Pour certaines personnes, l’expression « je veux un travail qui a du sens » est ainsi devenue une façon de signifier le refus de ce monde dans lequel nous vivons. Un cri d’alerte, une alarme. Elle marque le désir de ne plus subir, de ne plus détruire mais de contribuer. Elle objective pour d’autres l’urgence de se réinventer, de ralentir, de se resynchroniser aux cycles naturels.

Et la crise que nous venons de traverser à fait érupter ce sentiment qui grondait depuis longtemps.

Cependant, si la quête de sens est justifiée, et si elle peut être guidée, éclairée, par un conseiller, un mentor, un proche, sa résolution appartient en premier lieu à celui ou celle qui l’exprime.

Cette aspiration sonne le démarrage d’un travail personnel mais ne doit en aucun cas devenir une injonction envers autrui. Et il serait inadapté, voire utopique, d’adopter une posture attentiste et d’espérer que la Société, l’Etat, l’Entreprise, ou n’importe qui, vienne fournir la réponse à sa propre ambition.

Point de révélation, auteurs, fabulistes, philosophes, écrivains, sont nombreux à l’enseigner depuis des millénaires. Ce qui fait sens pour moi, relève de la connaissance de soi.

  • Aristote (384 av. J.-C. – 322 av. J.-C.) : « Se connaitre est le début de toute sagesse »
  • Socrate (470 av J.-C – 399 avant J.-C.) : « Connais-toi toi-même »
  • Jean de La Fontaine (1621 – 1695) « Qui mieux que vous sait vos besoins ? Apprendre à se connaître est le premier des soins ».
  • Pierre Corneille (1621 – 1684) « Apprends à te connaître, et descends-en toi-même. »

A chacun donc, d’explorer sa voie et d’y trouver ses réponses. Alors que nous arrivons au monde, incompétent et ignorant de tout, cette réflexion infinie nous offre une nouvelle naissance, celle de notre raison d’être. En ce sens La connaissance de soi, est un travail merveilleux puisqu’il nous offre la perspective de nous réaliser, à l’inverse, rester dans l’ignorance alimente les souffrances.

Expérimenter, chercher, être acteur dans cette quête de sens pour envisager de s’engager dans un travail qui nous plaise. Juste équilibre et rencontre entre ses compétences, ce que l’on aime faire, et les besoins de la société.

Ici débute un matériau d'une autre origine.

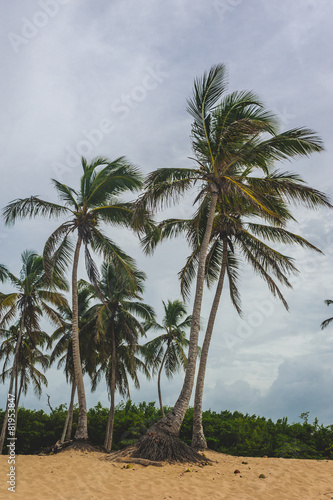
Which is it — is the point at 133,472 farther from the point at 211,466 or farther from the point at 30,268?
the point at 30,268

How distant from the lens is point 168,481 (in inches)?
328

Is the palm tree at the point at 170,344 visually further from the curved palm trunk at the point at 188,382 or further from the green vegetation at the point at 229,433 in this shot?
the curved palm trunk at the point at 188,382

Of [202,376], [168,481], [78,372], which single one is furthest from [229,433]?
[168,481]

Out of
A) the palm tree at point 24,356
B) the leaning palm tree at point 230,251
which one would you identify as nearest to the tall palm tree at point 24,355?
the palm tree at point 24,356

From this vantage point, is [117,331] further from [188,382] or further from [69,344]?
[188,382]

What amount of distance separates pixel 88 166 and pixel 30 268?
22.9 ft

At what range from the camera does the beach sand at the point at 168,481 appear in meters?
7.55

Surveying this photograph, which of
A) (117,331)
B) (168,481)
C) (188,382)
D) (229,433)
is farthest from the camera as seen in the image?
(117,331)

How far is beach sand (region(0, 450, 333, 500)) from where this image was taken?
7.55 m

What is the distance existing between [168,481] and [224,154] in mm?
8680

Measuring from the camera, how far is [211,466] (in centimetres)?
1004

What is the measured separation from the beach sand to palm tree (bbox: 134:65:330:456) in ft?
8.59

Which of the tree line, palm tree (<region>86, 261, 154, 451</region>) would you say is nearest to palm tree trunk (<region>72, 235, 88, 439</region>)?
the tree line

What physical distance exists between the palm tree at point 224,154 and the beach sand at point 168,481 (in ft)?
8.59
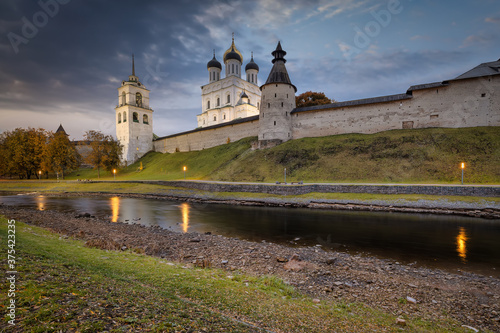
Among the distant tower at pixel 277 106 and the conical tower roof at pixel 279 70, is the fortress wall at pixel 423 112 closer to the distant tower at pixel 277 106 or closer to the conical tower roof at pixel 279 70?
the distant tower at pixel 277 106

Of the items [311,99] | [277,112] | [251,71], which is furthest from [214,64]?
[277,112]

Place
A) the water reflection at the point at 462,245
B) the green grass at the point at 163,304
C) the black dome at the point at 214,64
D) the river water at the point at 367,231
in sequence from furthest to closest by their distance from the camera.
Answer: the black dome at the point at 214,64 → the river water at the point at 367,231 → the water reflection at the point at 462,245 → the green grass at the point at 163,304

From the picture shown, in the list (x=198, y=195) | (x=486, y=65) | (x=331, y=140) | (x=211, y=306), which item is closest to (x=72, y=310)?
(x=211, y=306)

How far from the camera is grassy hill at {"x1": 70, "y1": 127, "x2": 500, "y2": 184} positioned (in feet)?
78.1

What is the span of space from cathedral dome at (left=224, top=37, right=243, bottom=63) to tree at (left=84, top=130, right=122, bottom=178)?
41.2m

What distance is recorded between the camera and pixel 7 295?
2.87 metres

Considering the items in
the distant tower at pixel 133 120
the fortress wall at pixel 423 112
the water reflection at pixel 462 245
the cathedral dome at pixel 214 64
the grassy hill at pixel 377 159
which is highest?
the cathedral dome at pixel 214 64

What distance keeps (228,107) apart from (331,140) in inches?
1538

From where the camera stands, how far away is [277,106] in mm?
40031

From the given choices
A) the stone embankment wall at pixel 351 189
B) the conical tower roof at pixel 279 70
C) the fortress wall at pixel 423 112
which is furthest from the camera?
the conical tower roof at pixel 279 70

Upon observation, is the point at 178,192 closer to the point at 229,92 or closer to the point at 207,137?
the point at 207,137

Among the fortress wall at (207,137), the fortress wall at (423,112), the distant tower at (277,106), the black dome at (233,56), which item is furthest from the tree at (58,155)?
the black dome at (233,56)

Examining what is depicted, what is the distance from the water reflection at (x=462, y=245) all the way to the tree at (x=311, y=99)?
138ft

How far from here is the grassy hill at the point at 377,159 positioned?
937 inches
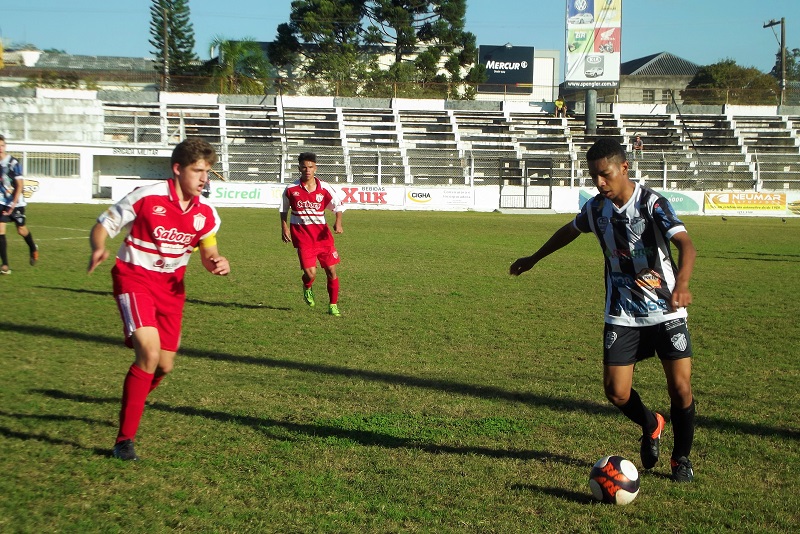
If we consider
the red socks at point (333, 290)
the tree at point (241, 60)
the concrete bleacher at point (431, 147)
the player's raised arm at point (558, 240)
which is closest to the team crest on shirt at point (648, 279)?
the player's raised arm at point (558, 240)

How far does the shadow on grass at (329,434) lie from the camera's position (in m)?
4.97

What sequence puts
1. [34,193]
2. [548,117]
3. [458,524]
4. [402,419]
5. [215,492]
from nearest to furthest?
[458,524]
[215,492]
[402,419]
[34,193]
[548,117]

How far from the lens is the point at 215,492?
14.0 ft

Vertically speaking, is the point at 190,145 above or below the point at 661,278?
above

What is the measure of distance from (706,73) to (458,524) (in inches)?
2986

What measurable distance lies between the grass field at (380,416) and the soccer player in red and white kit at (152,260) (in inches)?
16.2

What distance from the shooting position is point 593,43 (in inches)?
1578

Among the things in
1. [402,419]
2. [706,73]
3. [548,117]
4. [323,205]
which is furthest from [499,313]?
[706,73]

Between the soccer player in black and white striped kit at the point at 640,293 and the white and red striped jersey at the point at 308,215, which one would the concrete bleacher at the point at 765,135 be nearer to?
the white and red striped jersey at the point at 308,215

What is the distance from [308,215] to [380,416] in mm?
5381

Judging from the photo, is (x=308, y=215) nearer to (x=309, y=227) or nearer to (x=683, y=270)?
(x=309, y=227)

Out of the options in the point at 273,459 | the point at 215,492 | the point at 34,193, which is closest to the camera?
the point at 215,492

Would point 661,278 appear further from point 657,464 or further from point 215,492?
point 215,492

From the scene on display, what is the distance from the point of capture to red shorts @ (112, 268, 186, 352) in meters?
4.76
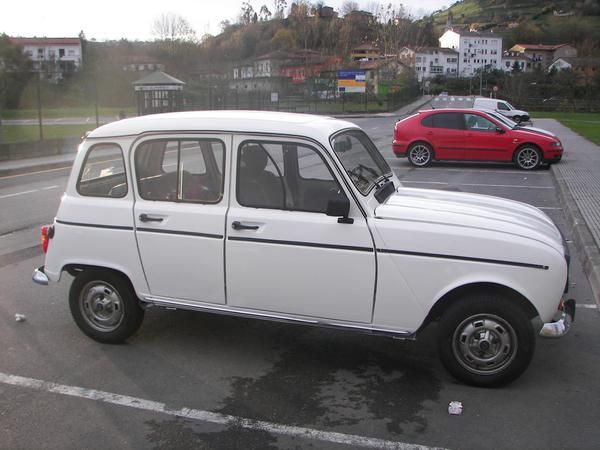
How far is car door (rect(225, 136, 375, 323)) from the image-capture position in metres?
4.30

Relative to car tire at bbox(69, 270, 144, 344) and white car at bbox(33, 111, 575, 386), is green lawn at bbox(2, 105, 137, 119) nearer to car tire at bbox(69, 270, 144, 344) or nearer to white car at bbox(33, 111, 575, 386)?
car tire at bbox(69, 270, 144, 344)

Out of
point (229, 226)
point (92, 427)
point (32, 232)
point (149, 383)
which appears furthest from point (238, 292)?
point (32, 232)

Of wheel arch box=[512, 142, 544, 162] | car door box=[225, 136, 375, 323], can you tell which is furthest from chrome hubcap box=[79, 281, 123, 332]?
wheel arch box=[512, 142, 544, 162]

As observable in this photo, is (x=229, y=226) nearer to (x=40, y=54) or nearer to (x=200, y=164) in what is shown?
Answer: (x=200, y=164)

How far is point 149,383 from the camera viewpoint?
14.5 ft

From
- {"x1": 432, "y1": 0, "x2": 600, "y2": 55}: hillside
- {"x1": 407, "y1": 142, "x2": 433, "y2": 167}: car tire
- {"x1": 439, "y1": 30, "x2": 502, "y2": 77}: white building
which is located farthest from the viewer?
{"x1": 432, "y1": 0, "x2": 600, "y2": 55}: hillside

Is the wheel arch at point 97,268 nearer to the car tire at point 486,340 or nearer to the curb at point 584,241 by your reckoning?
the car tire at point 486,340

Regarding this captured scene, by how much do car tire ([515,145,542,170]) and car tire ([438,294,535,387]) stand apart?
13810 millimetres

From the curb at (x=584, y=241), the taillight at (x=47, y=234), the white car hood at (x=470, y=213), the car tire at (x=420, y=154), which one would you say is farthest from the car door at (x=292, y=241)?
the car tire at (x=420, y=154)

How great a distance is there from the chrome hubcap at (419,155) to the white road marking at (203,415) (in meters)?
14.6

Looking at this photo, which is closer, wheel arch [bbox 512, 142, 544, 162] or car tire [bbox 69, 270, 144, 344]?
car tire [bbox 69, 270, 144, 344]

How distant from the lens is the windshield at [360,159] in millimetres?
4527

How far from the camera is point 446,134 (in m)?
17.4

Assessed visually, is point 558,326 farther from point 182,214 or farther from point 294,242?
point 182,214
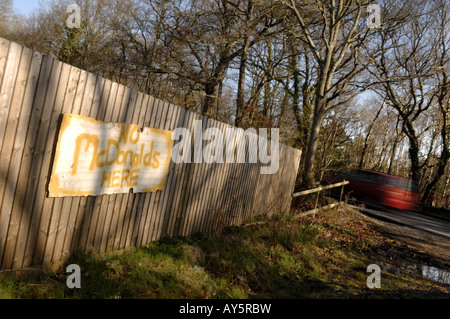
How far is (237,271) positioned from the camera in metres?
4.14

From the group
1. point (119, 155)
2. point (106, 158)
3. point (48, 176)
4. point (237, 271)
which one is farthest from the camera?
point (237, 271)

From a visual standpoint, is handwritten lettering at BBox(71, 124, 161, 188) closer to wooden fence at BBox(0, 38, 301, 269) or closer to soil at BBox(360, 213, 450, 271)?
wooden fence at BBox(0, 38, 301, 269)

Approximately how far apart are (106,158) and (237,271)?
2.25 metres

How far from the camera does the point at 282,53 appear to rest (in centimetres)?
1568

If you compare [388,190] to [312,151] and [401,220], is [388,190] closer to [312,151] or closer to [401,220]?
[401,220]

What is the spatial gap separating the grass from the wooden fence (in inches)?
9.4

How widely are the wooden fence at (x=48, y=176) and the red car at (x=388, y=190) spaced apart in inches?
352

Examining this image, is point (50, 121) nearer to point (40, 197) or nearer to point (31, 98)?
point (31, 98)

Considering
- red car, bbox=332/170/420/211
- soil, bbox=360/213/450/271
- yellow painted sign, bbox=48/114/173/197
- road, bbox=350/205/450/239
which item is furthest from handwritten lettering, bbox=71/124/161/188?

Il est inenvisageable d’attendre de l’Entreprise de nous fournir la réponse à nos questions existentielles. Insensé de penser que c’est son rôle de nous permettre de trouver un sens à notre vie.

Chacun dispose d’un talent, d’une richesse qu’il découvrira et choisira de fructifier comme le rappelle la parabole des talents. Si le talent est une monnaie antique, c’est également la richesse de notre personne qui fait de nous un être singulier, unique et que nous devons découvrir puis développer.

Se réajuster, se réaligner

La maison, l’école, les loisirs sont les premiers lieux d’apprentissage, de découverte de soi.
Les différentes expériences que nous rencontrons tout au long de notre vie, l’altérité, les événements que nous traversons nous permettent d’affiner cette connaissance et de nous construire.

Il conviendrait dans un second temps, de ne pas réduire notre travail à son simple exercice mais d’en observer le fruit. De s’intéresser à son utilité finale et à la satisfaction qu’il produit plus qu’à l’action en elle-même. J’œuvre pour qui ? Pourquoi ? Pour quoi ?
Que me procure mon travail ? Que m’apporte-il ? Pourquoi est-ce que je l’aime ou pas ? Quelles valeurs me permet-il d’incarner ? A quelle mission contribue-t-il ?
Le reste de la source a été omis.